Optically Overluminous Tidal Disruption Events: Outflow Properties and Implications for Extremely Relativistic Disruptions

Recent studies suggest that tidal disruption events (TDEs) with off-axis jets may manifest as optically overluminous events. To search for jet signatures at late times, we conducted radio observations of eight such optically overluminous (M_g,peak < −20.8 mag) TDEs with the Very Large Array. We detect radio counterparts in four events. The observed radio luminosities (L_{6 GHz} ∼ 10³⁸-10³⁹ erg s⁻¹) are two orders of magnitude lower than those of on-axis jetted TDEs, and we find no evidence for off-axis jets within a rest-frame time of 3 yr. Two of them (AT2022hvp and AT2021aeou) exhibit evolving radio emission, consistent with synchrotron emission from non-relativistic outflows launched near the time of first optical light.
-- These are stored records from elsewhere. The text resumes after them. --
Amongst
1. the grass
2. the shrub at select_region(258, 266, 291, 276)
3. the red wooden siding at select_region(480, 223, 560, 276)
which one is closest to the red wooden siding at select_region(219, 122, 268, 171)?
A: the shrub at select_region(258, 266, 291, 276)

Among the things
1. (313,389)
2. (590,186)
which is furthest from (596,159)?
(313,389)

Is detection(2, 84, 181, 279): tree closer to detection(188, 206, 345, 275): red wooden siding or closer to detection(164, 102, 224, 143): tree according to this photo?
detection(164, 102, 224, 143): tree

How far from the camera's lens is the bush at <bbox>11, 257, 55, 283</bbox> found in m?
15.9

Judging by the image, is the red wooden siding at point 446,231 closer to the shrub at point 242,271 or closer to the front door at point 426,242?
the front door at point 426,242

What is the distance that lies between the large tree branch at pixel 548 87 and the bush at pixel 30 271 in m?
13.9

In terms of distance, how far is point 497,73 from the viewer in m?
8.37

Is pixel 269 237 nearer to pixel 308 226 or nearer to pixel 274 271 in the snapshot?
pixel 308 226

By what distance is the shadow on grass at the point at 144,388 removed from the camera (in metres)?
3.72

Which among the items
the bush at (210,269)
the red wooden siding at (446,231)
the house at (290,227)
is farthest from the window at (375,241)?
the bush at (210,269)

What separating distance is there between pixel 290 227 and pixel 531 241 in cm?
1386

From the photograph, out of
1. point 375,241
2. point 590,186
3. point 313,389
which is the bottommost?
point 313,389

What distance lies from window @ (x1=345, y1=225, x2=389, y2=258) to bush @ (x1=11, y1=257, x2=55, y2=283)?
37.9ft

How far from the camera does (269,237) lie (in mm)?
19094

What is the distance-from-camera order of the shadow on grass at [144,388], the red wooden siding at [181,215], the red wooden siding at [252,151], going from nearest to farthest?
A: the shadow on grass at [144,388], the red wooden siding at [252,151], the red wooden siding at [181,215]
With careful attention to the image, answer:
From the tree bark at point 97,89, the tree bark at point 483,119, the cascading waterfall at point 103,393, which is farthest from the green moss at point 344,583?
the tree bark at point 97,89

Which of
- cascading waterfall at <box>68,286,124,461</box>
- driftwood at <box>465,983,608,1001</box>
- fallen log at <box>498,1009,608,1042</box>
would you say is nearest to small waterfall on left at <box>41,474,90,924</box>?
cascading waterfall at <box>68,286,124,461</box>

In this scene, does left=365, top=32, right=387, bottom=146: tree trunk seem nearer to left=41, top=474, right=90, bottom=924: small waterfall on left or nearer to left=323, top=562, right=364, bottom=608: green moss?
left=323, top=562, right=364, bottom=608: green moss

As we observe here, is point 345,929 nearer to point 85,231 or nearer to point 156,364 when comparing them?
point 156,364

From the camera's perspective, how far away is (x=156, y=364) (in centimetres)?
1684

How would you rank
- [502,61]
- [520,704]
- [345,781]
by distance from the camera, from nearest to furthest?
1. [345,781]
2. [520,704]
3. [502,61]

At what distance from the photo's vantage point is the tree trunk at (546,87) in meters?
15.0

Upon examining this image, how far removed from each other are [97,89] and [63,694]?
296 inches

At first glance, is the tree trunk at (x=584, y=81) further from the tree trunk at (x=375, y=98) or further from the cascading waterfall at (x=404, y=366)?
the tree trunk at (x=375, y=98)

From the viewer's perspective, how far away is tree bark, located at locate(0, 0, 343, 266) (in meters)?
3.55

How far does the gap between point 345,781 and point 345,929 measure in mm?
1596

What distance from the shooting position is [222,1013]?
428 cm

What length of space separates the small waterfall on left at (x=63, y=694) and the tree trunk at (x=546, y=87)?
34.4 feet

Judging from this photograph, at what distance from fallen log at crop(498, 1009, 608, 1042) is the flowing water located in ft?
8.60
Two events (AT2020ysg and AT2020qhs) show no statistically significant variability, which can be attributed to either non-relativistic outflows or pre-existing active galactic nuclei. Compared to a control sample of fainter TDEs with M_g,peak > −20.5 mag observed at similar rest-frame timescales (t_rest ∼ 1.5 yr), our sample shows systematically more luminous radio emission, suggesting that optically overluminous TDEs may launch more powerful prompt non-relativistic outflows. We speculate that strong general relativistic effects near high-mass black holes (M_BH ∼ 10⁸ M_⊙) may play a key role. These findings motivate further investigation into the nature of relativistic disruptions around massive black holes and the physical conditions necessary for jet formation.